Defines functions group.plot group.recover

Documented in group.plot group.recover

#' Recover aggregated groups of leaf indices
#'
#' The function finds aggregated groups of leaf indices by traversing non-zero
#' \code{gamma} elements and finding descendant leaves at each \code{gamma} element. In our problem,
#' \code{gamma} are latent variables corresponding to tree nodes. The order
#' of the traversal is post-order, i.e., a node is visited after its descendants.
#'
#' @param gamma Length-\code{nnodes} latent variable coefficients. Note that \code{\link{rarefit}}
#' returns \code{NA} as \code{gamma} value when \code{alpha} is zero,
#' in which case our problem becomes the lasso on \code{beta}.

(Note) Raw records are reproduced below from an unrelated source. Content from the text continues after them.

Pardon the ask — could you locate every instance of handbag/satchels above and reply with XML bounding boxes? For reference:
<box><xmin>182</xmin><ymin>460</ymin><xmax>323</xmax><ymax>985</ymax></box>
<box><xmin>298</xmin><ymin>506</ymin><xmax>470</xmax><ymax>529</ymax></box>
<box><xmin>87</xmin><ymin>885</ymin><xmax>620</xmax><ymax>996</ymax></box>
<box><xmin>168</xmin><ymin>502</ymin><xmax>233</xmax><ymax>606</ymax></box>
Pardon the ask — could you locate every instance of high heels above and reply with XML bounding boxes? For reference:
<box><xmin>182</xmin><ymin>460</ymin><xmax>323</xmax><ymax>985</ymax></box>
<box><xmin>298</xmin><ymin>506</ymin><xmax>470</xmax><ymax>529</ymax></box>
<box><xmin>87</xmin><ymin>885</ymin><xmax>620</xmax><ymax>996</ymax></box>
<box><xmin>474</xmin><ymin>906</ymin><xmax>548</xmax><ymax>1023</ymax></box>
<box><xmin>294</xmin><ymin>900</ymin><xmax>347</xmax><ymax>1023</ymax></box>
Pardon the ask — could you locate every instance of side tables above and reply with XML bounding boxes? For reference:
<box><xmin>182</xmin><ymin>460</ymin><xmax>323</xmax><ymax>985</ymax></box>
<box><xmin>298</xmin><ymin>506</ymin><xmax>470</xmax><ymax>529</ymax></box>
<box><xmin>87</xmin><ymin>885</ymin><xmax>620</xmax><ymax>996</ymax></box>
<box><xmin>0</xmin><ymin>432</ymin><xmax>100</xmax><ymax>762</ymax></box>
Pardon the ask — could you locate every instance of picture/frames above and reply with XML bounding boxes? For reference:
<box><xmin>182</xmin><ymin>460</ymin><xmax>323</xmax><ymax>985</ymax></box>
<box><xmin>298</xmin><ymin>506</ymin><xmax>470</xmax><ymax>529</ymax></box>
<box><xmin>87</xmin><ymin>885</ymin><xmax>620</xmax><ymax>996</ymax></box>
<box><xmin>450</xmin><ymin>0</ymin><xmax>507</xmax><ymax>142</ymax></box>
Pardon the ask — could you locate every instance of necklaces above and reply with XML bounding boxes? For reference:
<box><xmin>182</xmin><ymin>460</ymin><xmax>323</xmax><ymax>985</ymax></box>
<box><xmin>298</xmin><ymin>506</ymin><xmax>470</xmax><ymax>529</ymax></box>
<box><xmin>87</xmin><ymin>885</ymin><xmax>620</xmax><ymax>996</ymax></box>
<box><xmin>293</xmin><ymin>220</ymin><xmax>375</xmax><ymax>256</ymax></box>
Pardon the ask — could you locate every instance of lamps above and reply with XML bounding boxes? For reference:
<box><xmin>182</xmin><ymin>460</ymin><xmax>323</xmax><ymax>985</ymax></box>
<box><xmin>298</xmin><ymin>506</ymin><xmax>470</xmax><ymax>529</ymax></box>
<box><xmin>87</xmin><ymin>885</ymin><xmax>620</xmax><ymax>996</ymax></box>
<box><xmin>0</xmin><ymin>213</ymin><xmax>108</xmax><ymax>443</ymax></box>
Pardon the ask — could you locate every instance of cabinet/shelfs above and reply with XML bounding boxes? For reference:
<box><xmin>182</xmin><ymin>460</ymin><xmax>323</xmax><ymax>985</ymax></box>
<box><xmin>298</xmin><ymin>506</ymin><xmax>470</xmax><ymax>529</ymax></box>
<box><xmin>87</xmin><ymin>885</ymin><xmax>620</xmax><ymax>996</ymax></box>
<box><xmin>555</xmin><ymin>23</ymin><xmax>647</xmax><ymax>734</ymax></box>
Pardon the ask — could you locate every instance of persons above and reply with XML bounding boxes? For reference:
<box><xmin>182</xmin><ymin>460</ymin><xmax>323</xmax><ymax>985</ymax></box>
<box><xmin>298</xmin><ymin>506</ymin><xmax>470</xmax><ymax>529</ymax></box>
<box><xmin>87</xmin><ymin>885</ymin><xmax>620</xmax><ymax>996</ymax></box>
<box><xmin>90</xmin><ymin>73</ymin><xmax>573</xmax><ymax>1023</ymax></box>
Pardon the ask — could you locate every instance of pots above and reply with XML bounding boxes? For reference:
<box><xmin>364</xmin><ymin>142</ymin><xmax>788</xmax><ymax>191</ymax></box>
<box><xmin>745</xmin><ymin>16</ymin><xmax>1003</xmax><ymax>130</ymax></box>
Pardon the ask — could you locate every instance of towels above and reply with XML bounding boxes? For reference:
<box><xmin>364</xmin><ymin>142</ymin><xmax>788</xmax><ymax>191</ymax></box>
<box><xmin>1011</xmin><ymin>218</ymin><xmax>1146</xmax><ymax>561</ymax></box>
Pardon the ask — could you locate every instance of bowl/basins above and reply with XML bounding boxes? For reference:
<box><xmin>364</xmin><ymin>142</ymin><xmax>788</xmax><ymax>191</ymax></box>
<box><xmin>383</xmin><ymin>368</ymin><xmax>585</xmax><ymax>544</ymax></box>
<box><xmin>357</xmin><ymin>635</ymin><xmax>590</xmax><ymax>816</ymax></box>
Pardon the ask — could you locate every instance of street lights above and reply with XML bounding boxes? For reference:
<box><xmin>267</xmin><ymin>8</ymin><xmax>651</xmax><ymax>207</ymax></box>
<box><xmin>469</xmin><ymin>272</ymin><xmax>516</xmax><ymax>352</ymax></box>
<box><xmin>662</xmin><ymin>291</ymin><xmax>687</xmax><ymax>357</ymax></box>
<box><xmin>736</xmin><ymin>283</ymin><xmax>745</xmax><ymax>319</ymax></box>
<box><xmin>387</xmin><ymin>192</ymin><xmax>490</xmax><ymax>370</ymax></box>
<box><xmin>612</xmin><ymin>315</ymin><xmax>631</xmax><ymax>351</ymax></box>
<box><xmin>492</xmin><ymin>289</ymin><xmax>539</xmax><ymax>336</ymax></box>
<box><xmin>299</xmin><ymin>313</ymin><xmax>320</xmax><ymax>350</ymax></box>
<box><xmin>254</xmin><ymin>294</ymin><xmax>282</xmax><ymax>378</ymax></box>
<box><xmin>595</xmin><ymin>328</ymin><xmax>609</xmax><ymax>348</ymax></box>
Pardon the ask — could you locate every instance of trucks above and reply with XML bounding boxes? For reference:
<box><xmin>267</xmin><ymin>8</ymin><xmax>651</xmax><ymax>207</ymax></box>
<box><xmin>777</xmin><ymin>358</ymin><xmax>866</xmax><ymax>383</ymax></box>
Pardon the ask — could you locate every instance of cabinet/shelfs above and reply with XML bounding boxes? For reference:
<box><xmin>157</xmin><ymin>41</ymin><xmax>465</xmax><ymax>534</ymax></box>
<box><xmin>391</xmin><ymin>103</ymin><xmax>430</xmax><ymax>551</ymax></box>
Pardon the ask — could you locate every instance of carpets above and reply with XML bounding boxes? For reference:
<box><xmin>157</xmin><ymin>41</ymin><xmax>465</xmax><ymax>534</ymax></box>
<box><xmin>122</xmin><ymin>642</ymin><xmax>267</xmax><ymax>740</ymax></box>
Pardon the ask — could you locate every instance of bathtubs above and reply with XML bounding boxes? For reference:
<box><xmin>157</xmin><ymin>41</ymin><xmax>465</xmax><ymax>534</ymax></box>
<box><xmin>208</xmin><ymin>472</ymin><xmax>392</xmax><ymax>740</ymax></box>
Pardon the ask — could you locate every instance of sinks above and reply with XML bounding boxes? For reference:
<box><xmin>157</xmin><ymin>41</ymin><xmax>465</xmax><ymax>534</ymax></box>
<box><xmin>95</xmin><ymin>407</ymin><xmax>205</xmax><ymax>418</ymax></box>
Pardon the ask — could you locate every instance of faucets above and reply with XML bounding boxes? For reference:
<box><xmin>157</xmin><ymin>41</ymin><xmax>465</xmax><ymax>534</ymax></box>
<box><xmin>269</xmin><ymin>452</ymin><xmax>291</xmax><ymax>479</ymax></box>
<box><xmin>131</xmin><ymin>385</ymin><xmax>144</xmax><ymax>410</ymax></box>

#' @param A \code{nvars}-by-\code{nnodes} binary matrix encoding ancestor-descendant relationships
#' between leaves and nodes in the tree.
#' @param postorder Length-\code{nnodes} integer vector encoding post-order traversal of the tree
#' nodes such that \code{seq(nnodes)[postorder]} ensures a node appear after its descendants.
#' Default is \code{seq(nnodes)}, which gives post-order when \code{A} is generated using \code{\link{tree.matrix}}
#' for an \code{hclust} tree.
#' @return Returns a list of recovered groups of leaf indices.
#'
#' @examples
#' \dontrun{
#' # See vignette for more details.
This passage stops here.